[SET PROBLEM] Copy out the material below word for word, beginning with the line that contains "How far is pixel" and continuing through the last line of the material.

-- Start of RECORDS FOR THIS TASK --

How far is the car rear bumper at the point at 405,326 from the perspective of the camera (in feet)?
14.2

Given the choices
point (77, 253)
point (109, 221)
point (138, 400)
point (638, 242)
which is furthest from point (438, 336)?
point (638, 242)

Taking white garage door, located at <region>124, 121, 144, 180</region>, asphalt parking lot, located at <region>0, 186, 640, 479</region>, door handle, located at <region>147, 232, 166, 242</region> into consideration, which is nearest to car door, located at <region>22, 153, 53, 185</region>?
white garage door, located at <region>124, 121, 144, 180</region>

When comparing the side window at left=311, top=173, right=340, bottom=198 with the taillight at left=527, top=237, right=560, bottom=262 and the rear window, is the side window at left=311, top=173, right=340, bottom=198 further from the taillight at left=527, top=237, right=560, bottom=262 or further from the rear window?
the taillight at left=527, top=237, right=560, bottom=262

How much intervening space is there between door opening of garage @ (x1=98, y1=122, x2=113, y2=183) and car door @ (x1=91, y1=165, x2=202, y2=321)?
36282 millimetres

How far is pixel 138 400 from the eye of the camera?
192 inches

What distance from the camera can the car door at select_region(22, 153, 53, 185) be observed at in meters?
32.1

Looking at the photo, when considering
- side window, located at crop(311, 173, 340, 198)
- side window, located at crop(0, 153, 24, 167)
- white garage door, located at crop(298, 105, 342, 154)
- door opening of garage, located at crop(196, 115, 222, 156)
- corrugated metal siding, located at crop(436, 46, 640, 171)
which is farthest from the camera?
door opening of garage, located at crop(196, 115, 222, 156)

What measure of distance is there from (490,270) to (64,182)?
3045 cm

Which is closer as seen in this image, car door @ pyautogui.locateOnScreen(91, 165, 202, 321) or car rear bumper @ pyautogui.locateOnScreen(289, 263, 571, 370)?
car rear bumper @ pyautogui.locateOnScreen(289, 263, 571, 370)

-- End of RECORDS FOR THIS TASK --

[TASK ANSWER]
How far is pixel 138 400 from the eye of the camera?
192 inches

What distance from the camera can the car door at select_region(22, 153, 53, 185) be observed at in meters?
32.1

Looking at the photo, when considering
- side window, located at crop(311, 173, 340, 198)
- side window, located at crop(0, 153, 24, 167)
- white garage door, located at crop(298, 105, 342, 154)
- door opening of garage, located at crop(196, 115, 222, 156)
- corrugated metal siding, located at crop(436, 46, 640, 171)
which is farthest from the camera?
door opening of garage, located at crop(196, 115, 222, 156)

What measure of distance is there from (490,270) to (64,182)?
3045 cm

Which is closer as seen in this image, car door @ pyautogui.locateOnScreen(91, 165, 202, 321) or car rear bumper @ pyautogui.locateOnScreen(289, 263, 571, 370)?
car rear bumper @ pyautogui.locateOnScreen(289, 263, 571, 370)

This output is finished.